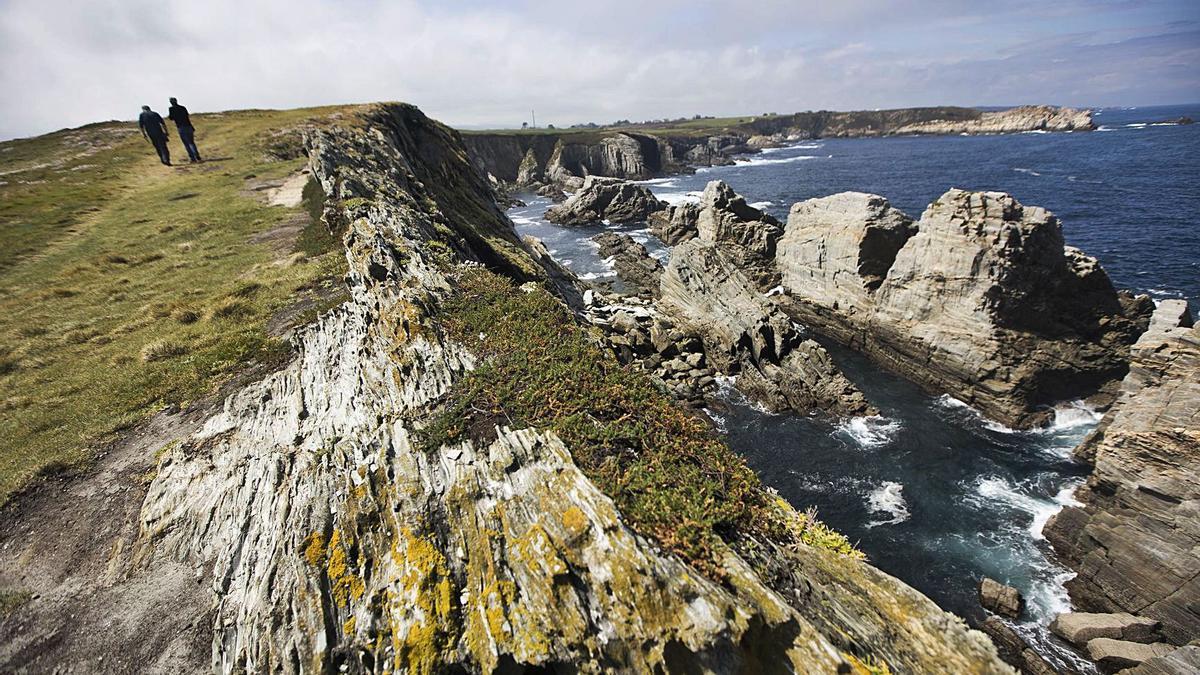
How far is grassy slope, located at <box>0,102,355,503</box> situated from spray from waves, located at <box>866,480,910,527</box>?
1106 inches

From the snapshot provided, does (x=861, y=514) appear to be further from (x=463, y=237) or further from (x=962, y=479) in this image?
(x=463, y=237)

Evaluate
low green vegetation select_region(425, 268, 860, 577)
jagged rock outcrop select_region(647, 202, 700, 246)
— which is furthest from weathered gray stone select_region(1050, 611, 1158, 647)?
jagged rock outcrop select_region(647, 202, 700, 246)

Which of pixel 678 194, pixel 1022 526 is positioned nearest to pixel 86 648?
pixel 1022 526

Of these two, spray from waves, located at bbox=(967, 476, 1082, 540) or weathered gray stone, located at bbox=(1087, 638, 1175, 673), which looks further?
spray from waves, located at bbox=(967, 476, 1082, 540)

^^^^

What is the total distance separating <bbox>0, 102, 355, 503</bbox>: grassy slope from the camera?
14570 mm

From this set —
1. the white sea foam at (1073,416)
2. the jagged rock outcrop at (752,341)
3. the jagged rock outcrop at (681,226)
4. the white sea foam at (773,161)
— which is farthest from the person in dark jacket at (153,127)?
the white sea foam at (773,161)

^^^^

* _Exercise_:
Report every line of the data above that contains the word "spray", copying each line in full.

* _Result_:
How far is grassy slope, located at <box>0,102,355,503</box> situated from spray from waves, located at <box>866,480,910,527</box>?
Of these two, spray from waves, located at bbox=(967, 476, 1082, 540) or weathered gray stone, located at bbox=(1087, 638, 1175, 673), which looks further?
spray from waves, located at bbox=(967, 476, 1082, 540)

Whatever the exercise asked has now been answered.